The information below sets out the steps you can take to view this site discreetly. Remember, if you think someone is monitoring the sites you visit at home, the safest option is to access the internet elsewhere, at a friend's house, an Internet café or the local library.

Covering your tracks

Every time you use the internet your internet browser saves information including web page addresses, images, search terms, cookies, or words used in search engines and login names. Your browser’s history can reveal what you have been looking at online. Follow the steps below to keep others from knowing you have visited the domestic abuse site.

Check your browser:

Open your browser (the programme you use to browse the Internet). The name of the browser is usually the first menu item on the left hand side. Clicking the about option on this menu will tell you the version number. Alternatively click on the Help menu to find the name and version. Your browser will be: Internet Explorer Mozilla Firefox Google Chrome Safari Opera

Private Browsing

Internet Explorer, Firefox (versions 3.0 and above), Google Chrome, and Safari (versions 3 and above) all have private browsing settings. Selecting this option allow you to browse safely without anyone being able to retrace your steps. To enter Internet Explorer 8's private mode, select “Safety” (in the upper-right corner), then “InPrivate Browsing”. A second browser window will come up, with the "InPrivate" logo next to the address bar. If you're using Firefox 3.1 or above, select “Tools”, then “Private Browsing”. Firefox will save and close your current tabs and open a new blank tab. Firefox doesn't look different in this mode, but if you click “Tools”, you'll see that the “Private Browsing” option is ticked. Un tick it, and Firefox will close your current tags and reopen the ones it saved. To enter Google Chrome browser’s Incognito Mode, click the “Tools” icon and select “New incognito” window. Safari private browsing is enabled from the Safari menu by clicking ”private browsing”.

Deleting all data

There is a risk involved in removing all private data from your computer. Removing cookies will clear saved passwords for membership sites or online banking, which could alert people who use the same computer that you have removed information. Other people who use the same computer may notice if the address history on the PC has been cleared. If you wish to delete all traces of your browsing and are happy with the risks above, follow the instructions for your browser:

Internet Explorer

Click on tools and select “delete browsing history”. You have the choice of deleting Temporary Internet Files, Cookies, History, Form Data, Passwords, or all of the above. Choosing “all of the above” will delete all information, choosing temporary files and history will remove the record of the sites you have visited. You can find the same options from “tools, Internet options” for older versions of Internet Explorer.

Mozilla Firefox

From the tools menu select “clear recent history”. You can also click “history” and “show all history”. The sites you have visited are listed as “today”, “yesterday”, etc. Right click on a URL you wish to keep private and click to delete. To have all references to a particular website removed, click the URL and hold down the control key at the same time. Click “forget about this site”. All references to that website will be deleted.

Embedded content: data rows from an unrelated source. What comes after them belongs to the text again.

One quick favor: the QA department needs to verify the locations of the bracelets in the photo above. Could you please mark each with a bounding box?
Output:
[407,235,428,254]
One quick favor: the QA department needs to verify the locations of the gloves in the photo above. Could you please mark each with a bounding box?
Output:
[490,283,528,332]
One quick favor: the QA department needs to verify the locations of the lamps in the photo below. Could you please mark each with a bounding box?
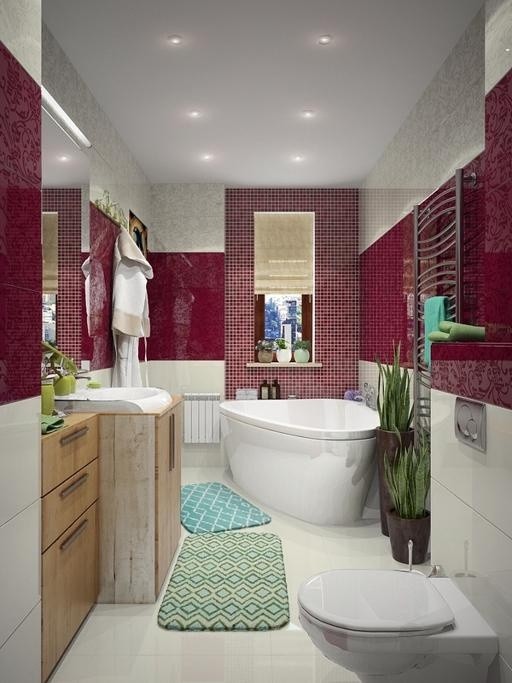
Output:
[40,85,92,148]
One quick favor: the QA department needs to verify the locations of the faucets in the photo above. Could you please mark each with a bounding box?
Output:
[64,369,92,381]
[353,382,378,411]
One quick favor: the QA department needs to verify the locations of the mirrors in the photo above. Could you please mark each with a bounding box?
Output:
[41,104,90,385]
[254,212,316,362]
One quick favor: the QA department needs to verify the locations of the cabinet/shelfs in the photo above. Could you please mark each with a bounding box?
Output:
[41,414,100,682]
[97,398,184,603]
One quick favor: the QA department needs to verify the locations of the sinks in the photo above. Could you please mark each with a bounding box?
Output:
[54,387,174,413]
[218,399,382,525]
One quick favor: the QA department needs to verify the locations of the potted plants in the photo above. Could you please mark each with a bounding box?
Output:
[376,340,414,536]
[275,339,292,363]
[255,341,274,363]
[292,341,310,363]
[384,433,431,564]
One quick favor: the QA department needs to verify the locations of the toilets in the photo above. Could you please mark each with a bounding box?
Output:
[297,568,499,682]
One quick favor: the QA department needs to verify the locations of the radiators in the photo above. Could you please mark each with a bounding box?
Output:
[184,393,221,445]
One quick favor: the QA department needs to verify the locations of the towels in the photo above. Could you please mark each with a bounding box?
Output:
[424,296,451,365]
[429,322,485,341]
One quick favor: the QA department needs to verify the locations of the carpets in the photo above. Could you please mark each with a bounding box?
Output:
[178,481,271,532]
[157,530,290,630]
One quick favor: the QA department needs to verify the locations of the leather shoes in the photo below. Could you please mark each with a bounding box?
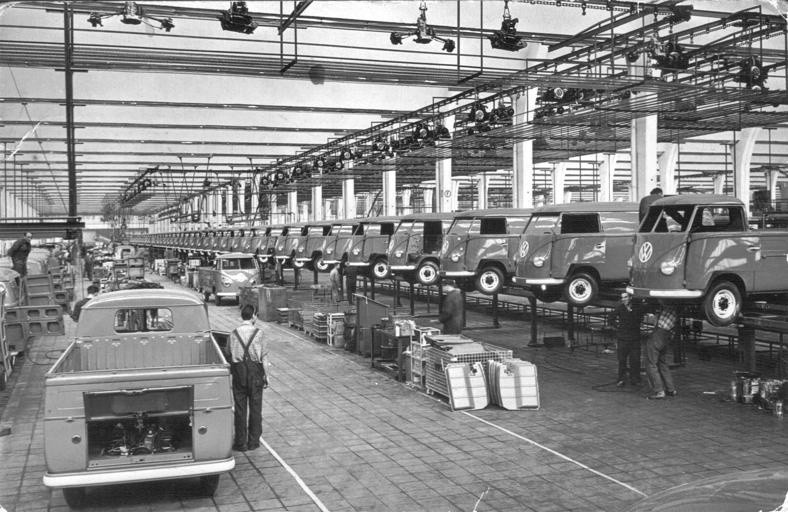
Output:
[664,391,677,397]
[616,379,624,387]
[248,445,261,450]
[648,392,666,400]
[231,443,249,453]
[631,380,645,387]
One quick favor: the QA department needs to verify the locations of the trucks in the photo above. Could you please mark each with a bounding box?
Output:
[194,252,260,306]
[38,287,259,510]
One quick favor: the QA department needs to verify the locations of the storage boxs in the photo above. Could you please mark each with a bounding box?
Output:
[426,341,514,406]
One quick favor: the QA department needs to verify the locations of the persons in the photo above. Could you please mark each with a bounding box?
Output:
[69,285,99,323]
[640,188,685,232]
[430,280,465,334]
[223,303,271,452]
[606,291,645,388]
[62,246,97,281]
[343,262,359,303]
[93,279,106,295]
[177,261,186,287]
[643,298,676,400]
[7,232,34,277]
[329,263,342,303]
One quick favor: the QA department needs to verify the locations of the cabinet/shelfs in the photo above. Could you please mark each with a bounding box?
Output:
[276,293,439,405]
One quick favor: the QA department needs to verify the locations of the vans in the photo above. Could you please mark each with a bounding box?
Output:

Open the browsing history menu by clicking on “history”. Scroll down to “clear history”. Click this option to remove all browsing history. To remove all data, select it and ”reset safari” (PC) or Safari and “reset safari” (Mac). If you leave all boxes unticked, all data will be deleted except email and downloaded documents.


Delete history by clicking the ”File menu, Preferences, History”, and click “Empty now”. In addition, tick "Empty on exit" if you wish this task to occur each time you exit the browser.

Google Chrome

To delete browsing history, select “history”. You can choose to delete the browsing history for a full day. You can also access the tools menu and click “options” then “under the hood” (PC) or “Google Chrome menu” (Mac) and select the option “clear browsing data”. Ticking all the options will clear all information types except downloaded documents and emails.